Europe
December 11, 2000 GMT
Istanbul

Istanbul is turning out to be quite a European city. The streets are wide. The shops very modern: coffee shops, boutiques and bookshops, all with the obligatory fashionable blond wood. Only the skyline minarets are an oriental reminder. I am too late for Byzantine Constantinople. Hold back a moment of resentment; it’s unreasonable to ask a whole city to live in medieval costume just for my benefit. Throw away some more knick knacks.
It is cold. Should have left earlier in the summer. So I buy a full-length thermal underwear set. Now look like one of those gold-greedy pioneers in the US west just before he gets tarred and feathered. For some reason wearing it makes me want to do a knees in the air dance and sing show tunes. Paint my wagon you son of a gun.
I stay for a week collecting visas eating fried fish in bread handed to me off the boats. These fish never get landed. From sea, to net, to mouth. Now there’s fresh.
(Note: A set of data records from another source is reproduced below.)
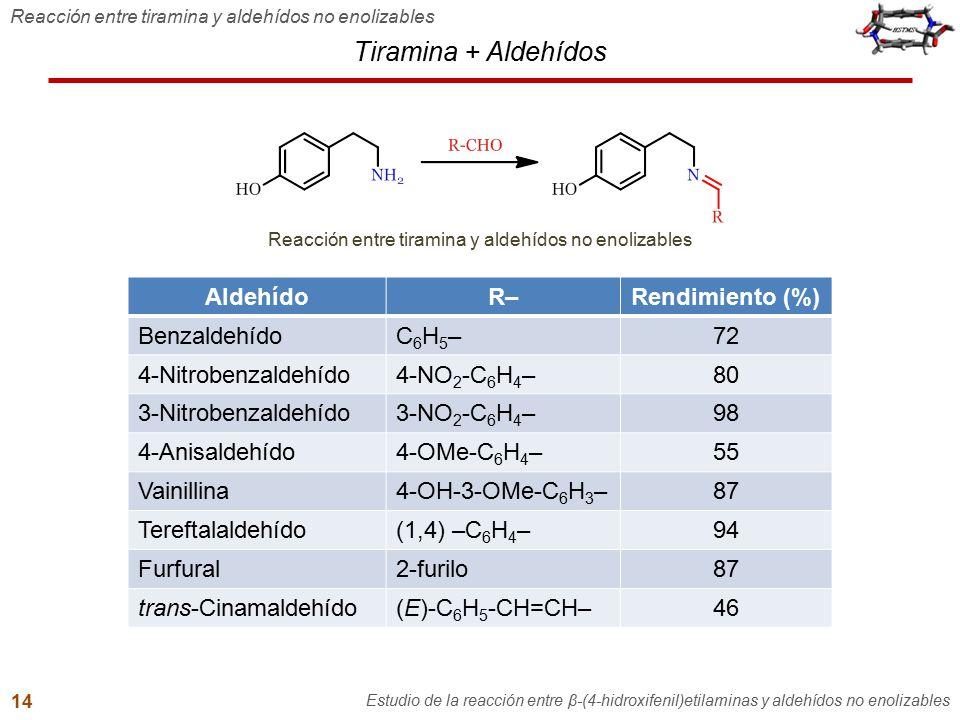 Reacción entre tiramina y aldehídos no enolizables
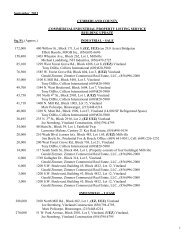 Current Property List - Cumberland County
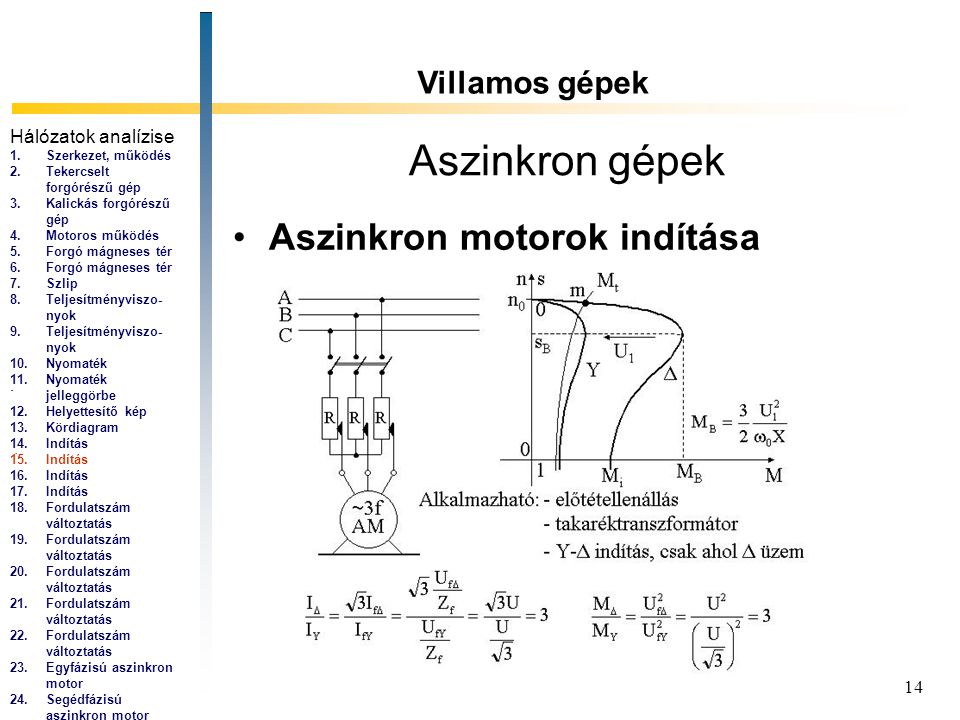 14 Aszinkron gépek Aszinkron motorok indítása Villamos gépek... Hálózatok analízise 1.Szerkezet, működés 2.Tekercselt forgórészű gép 3.Kalickás forgór
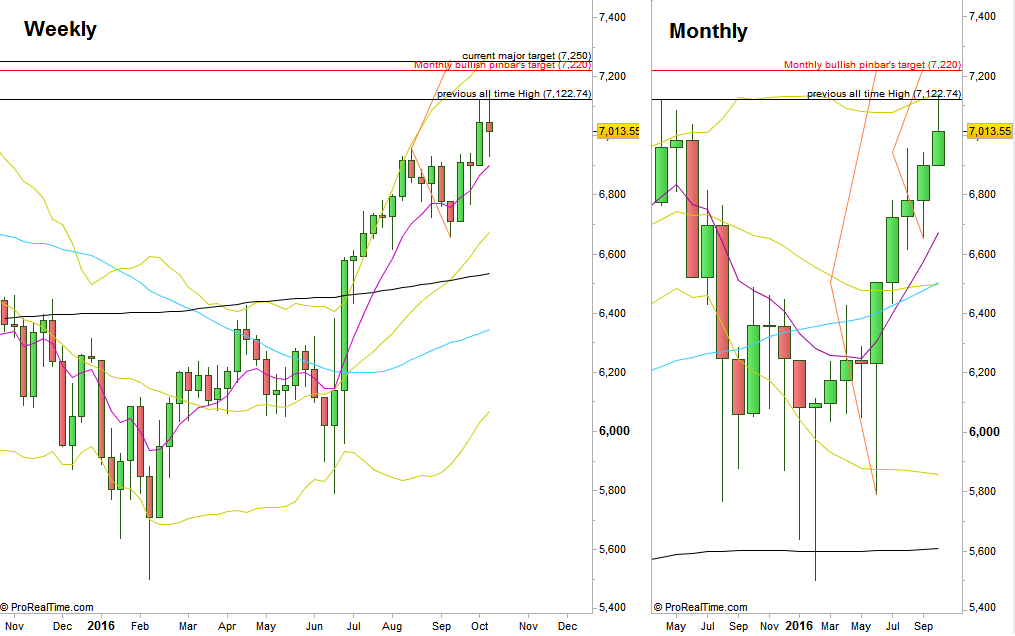 FTSE Futures, chart2, Weekly and Monthly map (at the courtesy of prorealtime.com)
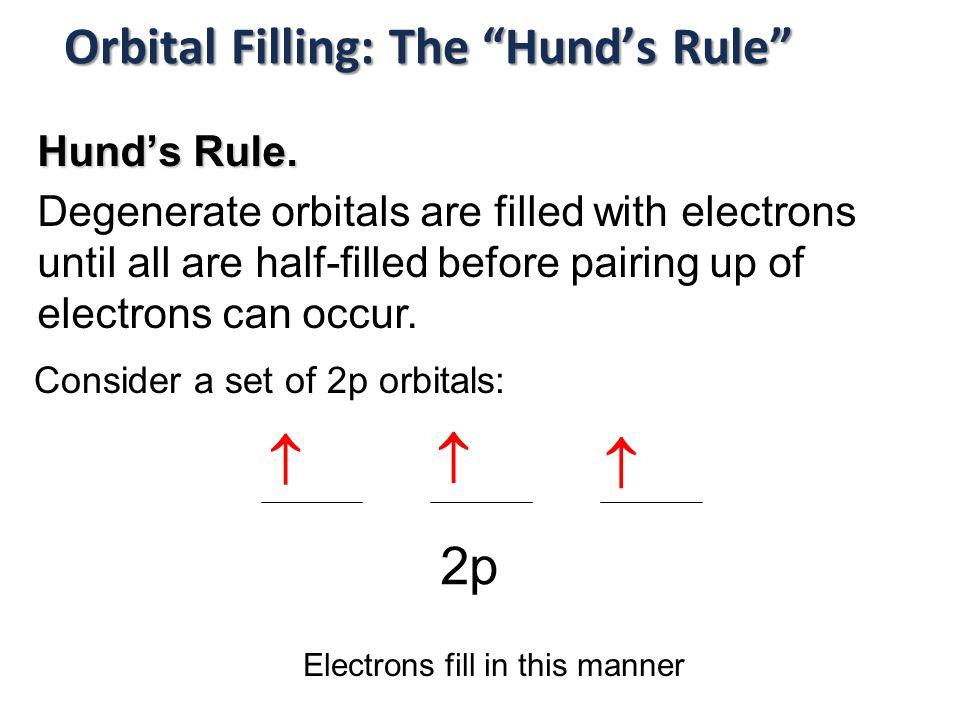 Orbital Filling: The Hund's Rule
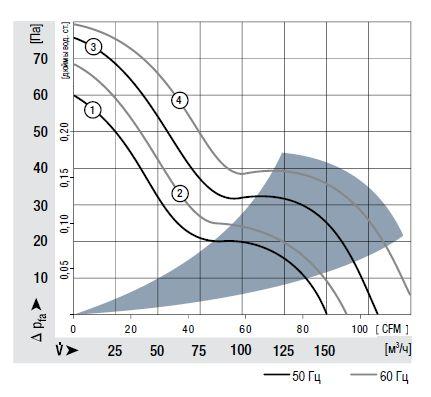 5950 ebmpapst аэродинамические характеристики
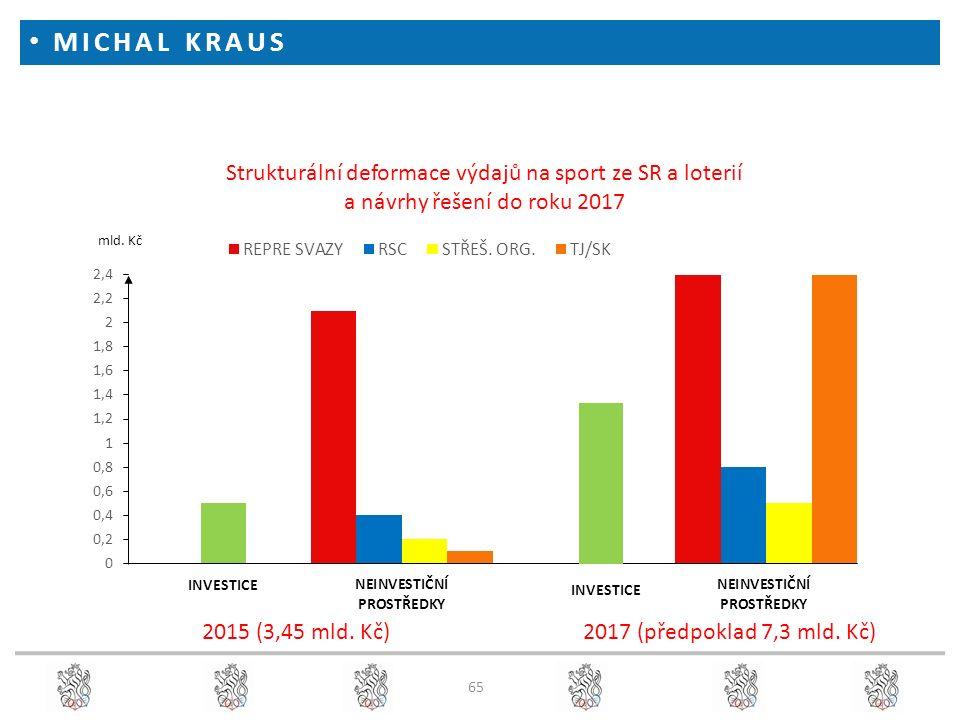 MICHAL KRAUS 65 2015 (3,45 mld. Kč) 2017 (předpoklad 7,3 mld. Kč)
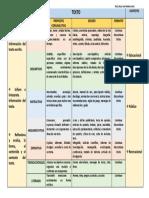 TIPOLOGÍA-TEXTUAL.pdf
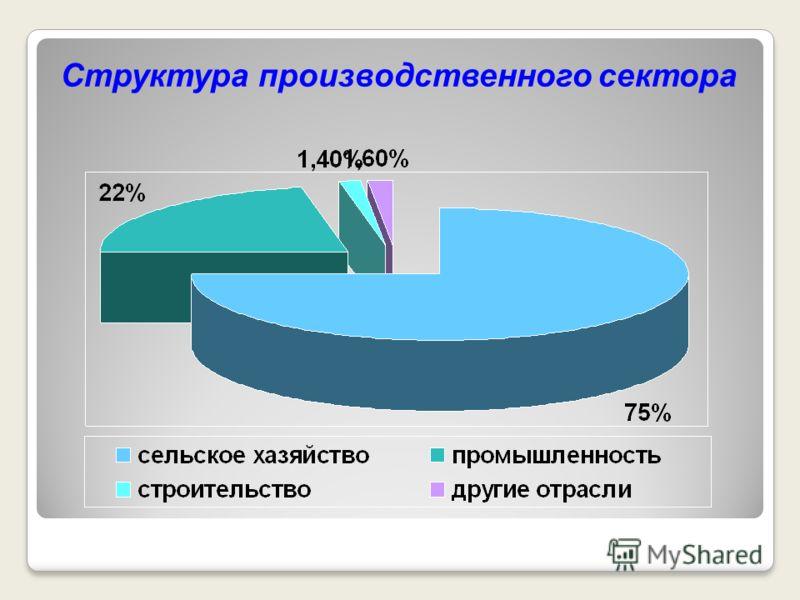 Структура производственного сектора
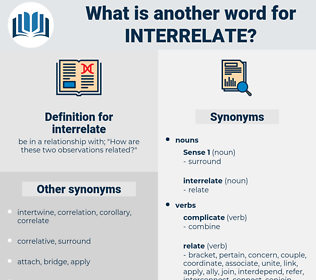 interrelate, synonym interrelate, another word for interrelate, words like interrelate, thesaurus interrelate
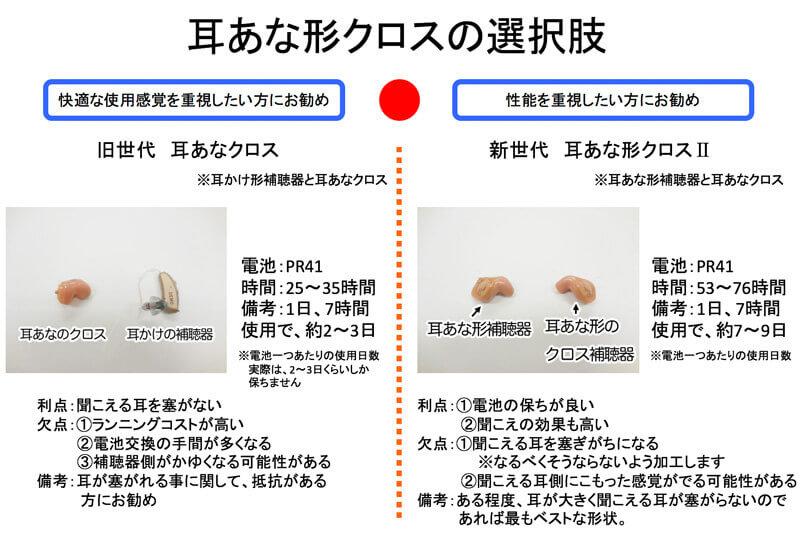 2つの違いは、この通り。両方とも耳あなの場合、左側にあるものより、少しだが、聞きやすい傾向がある。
The guy in the Turkish AA office gives me insurance even though I don’t have the appropriate papers. Preconceptions about Turkish bureaucracy defied.
A toss up between ploughing on across the cold central Anatolian mountains and going to the south where, as everyone keeps saying, you can still swim in the sea. Easy one. The drive south is a treat. Bright light and cold shadows taking turns down the valleys; sweeping roads and orange leaf fall; sun streaming through their veins and sparkling off the lakes. Autumn is a beautiful golden season.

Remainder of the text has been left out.